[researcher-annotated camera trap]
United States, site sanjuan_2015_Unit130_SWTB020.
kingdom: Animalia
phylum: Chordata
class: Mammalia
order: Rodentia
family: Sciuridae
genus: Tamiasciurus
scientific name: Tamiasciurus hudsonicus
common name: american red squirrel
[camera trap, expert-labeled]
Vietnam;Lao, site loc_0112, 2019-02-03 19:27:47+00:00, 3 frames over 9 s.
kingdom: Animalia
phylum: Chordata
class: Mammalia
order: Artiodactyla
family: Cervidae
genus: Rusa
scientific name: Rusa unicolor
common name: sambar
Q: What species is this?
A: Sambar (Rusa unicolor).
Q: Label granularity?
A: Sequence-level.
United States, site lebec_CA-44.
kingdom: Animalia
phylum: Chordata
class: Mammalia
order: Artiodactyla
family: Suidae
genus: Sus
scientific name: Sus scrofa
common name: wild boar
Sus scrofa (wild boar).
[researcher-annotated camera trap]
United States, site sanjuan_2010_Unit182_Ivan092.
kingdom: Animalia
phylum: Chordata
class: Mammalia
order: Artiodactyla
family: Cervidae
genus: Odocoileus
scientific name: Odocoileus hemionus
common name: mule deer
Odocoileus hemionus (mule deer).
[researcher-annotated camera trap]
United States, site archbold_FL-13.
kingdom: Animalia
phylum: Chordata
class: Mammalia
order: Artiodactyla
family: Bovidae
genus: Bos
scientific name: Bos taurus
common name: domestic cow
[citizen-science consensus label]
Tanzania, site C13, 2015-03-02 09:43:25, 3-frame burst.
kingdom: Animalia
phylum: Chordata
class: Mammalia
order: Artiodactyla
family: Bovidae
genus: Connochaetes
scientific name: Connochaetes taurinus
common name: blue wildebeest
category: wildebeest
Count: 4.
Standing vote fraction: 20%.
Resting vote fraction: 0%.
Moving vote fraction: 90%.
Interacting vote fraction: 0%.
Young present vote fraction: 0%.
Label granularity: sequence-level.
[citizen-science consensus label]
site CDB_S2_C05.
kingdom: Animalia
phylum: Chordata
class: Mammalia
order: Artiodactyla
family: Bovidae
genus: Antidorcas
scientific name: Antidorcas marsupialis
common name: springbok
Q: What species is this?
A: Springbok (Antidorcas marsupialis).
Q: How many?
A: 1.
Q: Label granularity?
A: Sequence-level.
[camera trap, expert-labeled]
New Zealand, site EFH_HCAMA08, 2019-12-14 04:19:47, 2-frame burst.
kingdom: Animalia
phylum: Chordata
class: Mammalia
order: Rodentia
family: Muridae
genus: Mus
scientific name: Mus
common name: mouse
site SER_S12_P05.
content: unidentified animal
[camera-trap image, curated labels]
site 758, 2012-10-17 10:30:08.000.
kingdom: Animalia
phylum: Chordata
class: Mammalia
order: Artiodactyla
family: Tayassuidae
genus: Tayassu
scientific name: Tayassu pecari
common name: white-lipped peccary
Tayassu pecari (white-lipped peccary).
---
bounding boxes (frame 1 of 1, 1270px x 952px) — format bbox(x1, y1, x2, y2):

***

HOW TO COMPLETE THIS TASK>
Scan the material above for lines holding "burst" and copy each of them.

TASK SOLUTION>
Tanzania, site C13, 2015-03-02 09:43:25, 3-frame burst.
New Zealand, site EFH_HCAMA08, 2019-12-14 04:19:47, 2-frame burst.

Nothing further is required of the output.